I can't help but wonder whether the story within United 93, one of narrow focus amongst the fuselage of Flight 93 and great periphery when you link back to their outside world, would have worked better as an expanded miniseries. That way the lives of the passengers and of their Muslim opposites could have been developed and fully explored, doing justice to the sweeping themes and emotions of 9/11. But, regardless of the medium, there is still validity in the question: is there any need for this film to even exist?

However, for all of United 93's failings, it does have considerable merit. The victims' families have gained a sense of catharsis and peace – that so much they have admitted – and audiences will realise why a situation like this must never be repeated. Furthermore, in cinematic terms the film is gripping for the most part, if a little flaccid in the middle and underbaked in ways that I have outlined above. Greengrass' direction isn't so distracting on a smaller screen and certain visual elements are astounding, most notably the cinematography. I also recommend that people rewatch the film after learning more about the passengers' lives, in order to appreciate some of the actors' fine physicality. Above all else, this film will fuel constructive discussion and it does act as a fitting tribute to the victims, even if the film may not portray every element with absolute veracity.

The Disc
Released by Universal Pictures, two Region 1 editions are available – this one-disc version and a two-disc special edition, which features a bonus disc with the documentary "Chasing Planes – Witnesses to 9/11"; furthermore, this one-disc version is identical to the recently-released R2 disc. English, Spanish and French subtitles are provided throughout the main feature and the disc's menus are well designed.

Audio-Visual Presentation
Presented in the correct aspect ratio of 2.35:1 and anamorphically enhanced, the video transfer is very good on the whole. Granted, the image is a little soft, something which is no doubt brought about by the more standard-definition handheld cameras employed by Greengrass for practical reasons, and there is an intentional amount of grain on the picture, but overall the transfer copes well. There is the odd sign of compression artefacts, usually during fast-moving shots (of which there are a fair few), but the cold, ice blue tint of the cinematography is faithfully reproduced. The audio, meanwhile, is similarly pleasing – an involving Dolby Digital 5.1 mix brings you into the action without being overbearing, whilst the dialogue is constantly presented crisply and cleanly. Scenes set in the ATC centre are particularly dynamic, with voices coming at you from all corners of the room. Incidentally, the 5.1 soundtrack is also presented in French and Spanish language options, with a DVS (Audio Descriptive) Track being presented in English 2.0.

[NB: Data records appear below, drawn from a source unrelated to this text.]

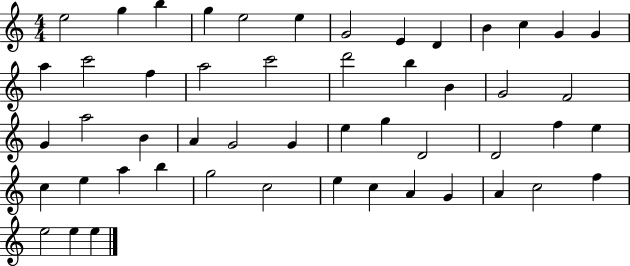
X:1
T:Untitled
M:4/4
L:1/4
K:C
e2 g b g e2 e G2 E D B c G G a c'2 f a2 c'2 d'2 b B G2 F2 G a2 B A G2 G e g D2 D2 f e c e a b g2 c2 e c A G A c2 f e2 e e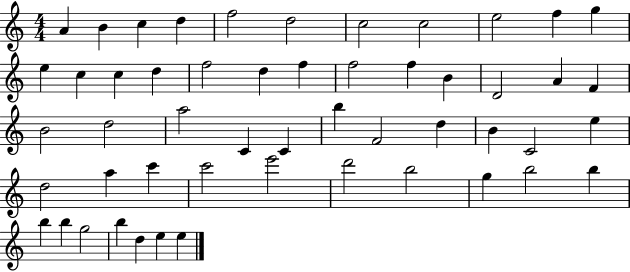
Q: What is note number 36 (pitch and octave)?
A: D5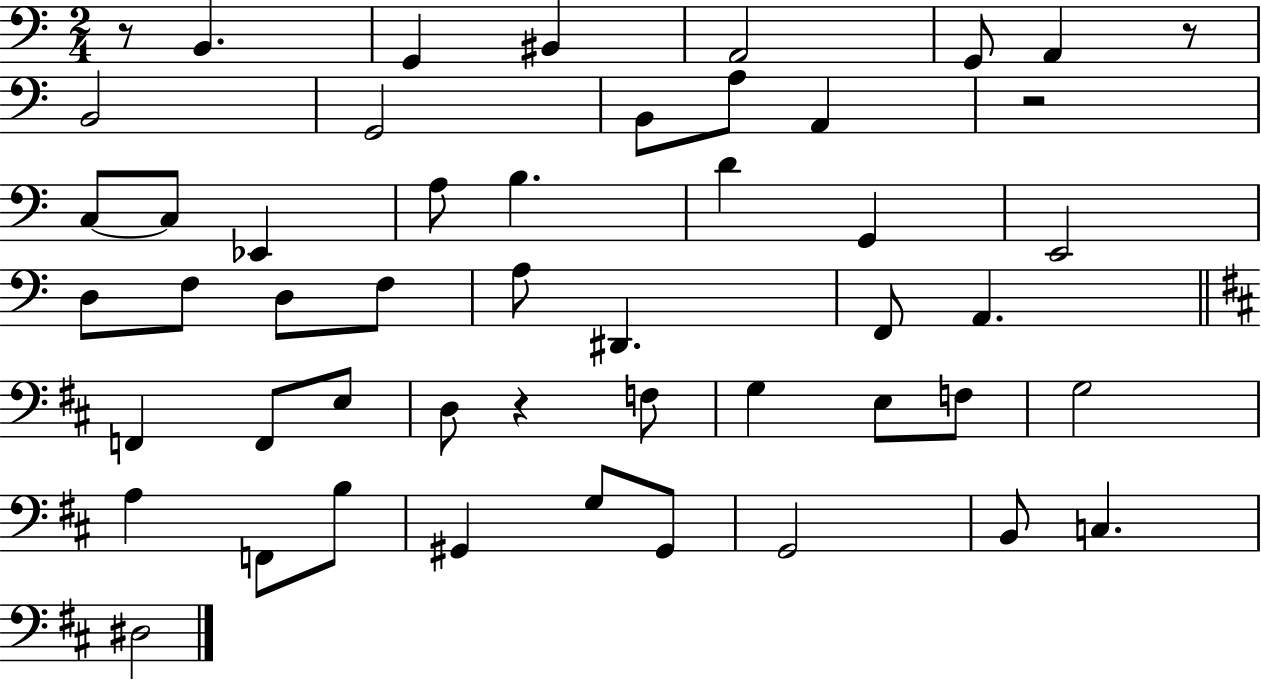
{
  \clef bass
  \numericTimeSignature
  \time 2/4
  \key c \major
  r8 b,4. | g,4 bis,4 | a,2 | g,8 a,4 r8 | \break b,2 | g,2 | b,8 a8 a,4 | r2 | \break c8~~ c8 ees,4 | a8 b4. | d'4 g,4 | e,2 | \break d8 f8 d8 f8 | a8 dis,4. | f,8 a,4. | \bar "||" \break \key b \minor f,4 f,8 e8 | d8 r4 f8 | g4 e8 f8 | g2 | \break a4 f,8 b8 | gis,4 g8 gis,8 | g,2 | b,8 c4. | \break dis2 | \bar "|."
}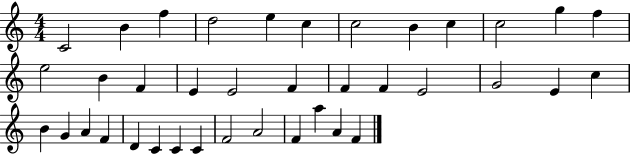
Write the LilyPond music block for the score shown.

For the first time in quite a while, a DVD's extras have significantly furthered my enjoyment and appreciation of a film. Kicking off with an extremely cogent audio commentary from writer/director Paul Greengrass, his philosophical outlook is appropriate and interesting. However, it would have been nice if he could have incorporated some of his more developed – and dare say it, audacious – ideas into the screenplay itself. Perhaps he decided it would have been too daring, or maybe Universal made that decision for him. But, the most compelling bonus feature is a 50-minute piece entitled "The Families and the Film", which delves into the suffering and subsequent battles of eight families who lost loved ones on 9/11. Without sounding clichéd, one of the stories genuinely opened my eyes and showed the urgency of the families' quest for closure and peace. Rounding off the bonus materials is a collection of memorial pages to the victims. Touching, if perhaps unnecessary.

A film that sometimes verges on the compelling and the powerful, United 93 also treads dangerously close to the underbaked and the downright manipulative. However, the film is undeniably gripping and if it wasn't for the world's desensitisation, the images would strike a more harrowing chord with audiences. Nevertheless, it is a film which deserves to be seen and discussed; fortunately Universal has supported Greengrass' vision with substantial extras and a solid A/V package.